Lettere in redazione
Famiglia, l’aumento delle unioni civili
Secondo le statistiche del 2005, apparse su un quotidiano cittadino, Firenze è al terzo posto nella graduatoria delle città italiane dove l’incidenza delle unioni civili è la più alta. Sono stati celebrati 514 matrimoni con rito religioso e 901 con rito civile. Sono dati impressionanti. Ma credo che ancor più lo saranno nella rilevazione dello scorso anno. Aggiungiamo poi, le convivenze, difficilmente rilevabili: saranno anch’esse in forte aumento.
Siamo oggi, noi cattolici, in dura polemica e divisi sul disegno di legge presentato dal governo in Parlamento, né possiamo prevedere quale sarà il suo esito. In questa drammatica situazione non posso non chiedermi quali siano le cause di tale decadenza religiosa e, soprattutto, se non sia oggi nostro dovere, di clero e di laicato, effettuare un profondo esame di coscienza per quanto dovevamo fare e non facemmo, e per quanto facemmo e non dovevamo fare.
I dati ai quali si fa riferimento sono quelli diffusi di recente dall’Istat («Il matrimonio in Italia: un’istituzione in mutamento. Anni 2004-2005»). Sono dati che giustamente devono far riflettere, non solo per il calo complessivo di matrimoni (praticamente dimezzatisi in 30 anni), ma anche per la discesa ancor più rapida di quelli religiosi, passati dall’80% di appena dieci anni fa, al 67,6% del 2005. In quell’anno, in Italia, su 250.979 nozze quelle davanti al sacerdote sono state infatti 169.640. Cifre che possono anche trarre in inganno perché se al Sud quelle davanti al Sindaco sono ancora poche (il 18%) al Nord siamo ormai al 43%. Con la Toscana ancora sopra, con 6.885 matrimoni civili sui 14.688 totali.
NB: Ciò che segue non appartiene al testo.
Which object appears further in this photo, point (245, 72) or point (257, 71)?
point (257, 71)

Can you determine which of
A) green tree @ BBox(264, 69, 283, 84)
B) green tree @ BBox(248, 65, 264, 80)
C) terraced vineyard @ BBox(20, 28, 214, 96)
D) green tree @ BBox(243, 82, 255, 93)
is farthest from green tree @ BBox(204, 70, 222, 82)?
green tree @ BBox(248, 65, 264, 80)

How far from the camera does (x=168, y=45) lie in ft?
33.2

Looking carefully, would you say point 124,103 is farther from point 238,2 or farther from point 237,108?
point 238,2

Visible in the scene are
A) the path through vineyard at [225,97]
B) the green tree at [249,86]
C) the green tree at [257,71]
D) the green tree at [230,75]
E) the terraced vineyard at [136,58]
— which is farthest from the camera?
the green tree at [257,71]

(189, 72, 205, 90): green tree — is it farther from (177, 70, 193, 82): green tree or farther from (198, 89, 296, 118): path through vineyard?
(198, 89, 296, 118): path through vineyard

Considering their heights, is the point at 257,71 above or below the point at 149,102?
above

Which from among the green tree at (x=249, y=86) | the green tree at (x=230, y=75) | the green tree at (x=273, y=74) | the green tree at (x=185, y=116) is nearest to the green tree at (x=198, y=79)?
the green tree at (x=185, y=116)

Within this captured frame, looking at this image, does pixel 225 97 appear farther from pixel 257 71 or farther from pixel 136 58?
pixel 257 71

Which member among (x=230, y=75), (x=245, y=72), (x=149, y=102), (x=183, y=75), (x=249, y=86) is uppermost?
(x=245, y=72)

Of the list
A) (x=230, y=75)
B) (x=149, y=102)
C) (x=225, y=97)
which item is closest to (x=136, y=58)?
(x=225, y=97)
Se poi guardiamo i dati provinciali troviamo in vetta a questa particolare classifica proprio Siena (74,5%) e Firenze (67,6%). Dati allarmanti, dicevamo, ma che non ci dovrebbero neanche stupire più di tanto. Forse dieci o venti anni fa ci si sposava in chiesa anche se non si era praticanti. Ma la percentuale di chi frequenta la messa domenicale non era poi così diversa da oggi. Può essere anche un segno di rispetto e coerenza rinunciare al rito tradizionale e scegliere di sposarsi in una ben più spoglia cerimonia civile. Del resto a Firenze o a Siena i praticanti non sono più di quel 25-30% che ancora sceglie il matrimonio come sacramento. Ben diverso è il caso delle convivenze o «coppie di fatto». Di chi cioè non vuole assumersi impegni definitivi né davanti a Dio né agli uomini. Qui le statistiche sono ovviamente molto più vaghe. Ma è questa la scelta o meglio la non-scelta che deve preoccuparci di più. Sia come comunità cristiana che come Paese.